OTU picking questions

benjjneb · April 19, 2017, 4:13pm

Hi Bing,

On 1: The "100% OTUs" output by dada2 (I call them "sequence variants" or SVs) are analyzed much like OTUs. However, it is likely that you will actually find fewer SVs than you previously did OTUs. While there are multiple SVs lumped together within some 3% OTU, the dada2 method has a lower false-positive rate than the most common OTU methods such as uclust or average-linkage clustering, and in general I have seen a significant reduction in the total number of features.

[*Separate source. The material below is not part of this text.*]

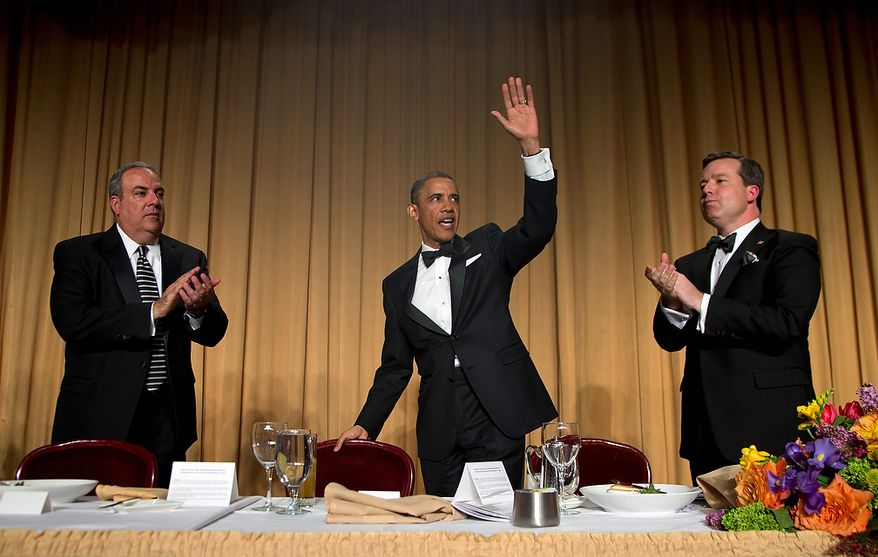President Obama, flanked by Michael Clemente (left), executive vice president of Fox News, and White House Correspondents' Association President Ed Henry (right), chief White House correspondent for Fox News, waves to the audience after speaking at the White House Correspondents' Association Dinner at the Washington Hilton Hotel on Saturday, April 27, 2013, in Washington. (AP Photo/Carolyn Kaster)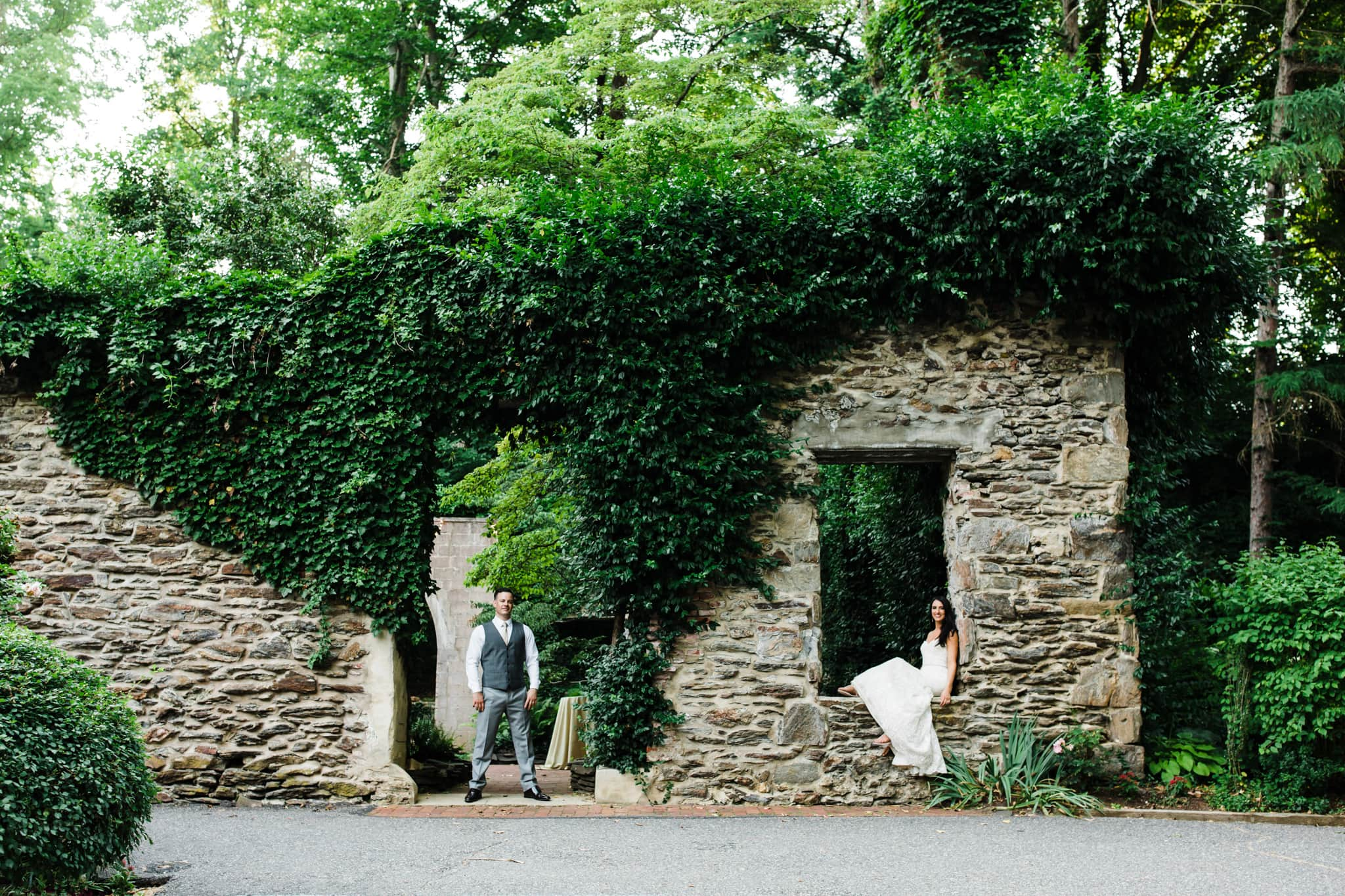 bride sitting in window of stone structure with groom standing in doorway and live green plants growing all around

On 2: If the biological phenomenon of interest is at higher taxonomic scales, it is of course useful to analyze those data at those higher scales (eg. perhaps you are interested primarily in the ratio of Bacteroides to Firmicutes). In that case SVs can be grouped together on the basis of taxonomy (how I usually do it) or used as input to an OTU method with some pre-determined threshold. I'm not sure if that type of OTU picking is implemented yet in QIIME2, although one of the Q2 experts can clarify there. I would recommend starting at the most-resolved level (SVs) unless you have prior knowledge that the higher taxonomic levels are where the actions is though, as there can be significant functional differences between bacteria with similar 16S sequences.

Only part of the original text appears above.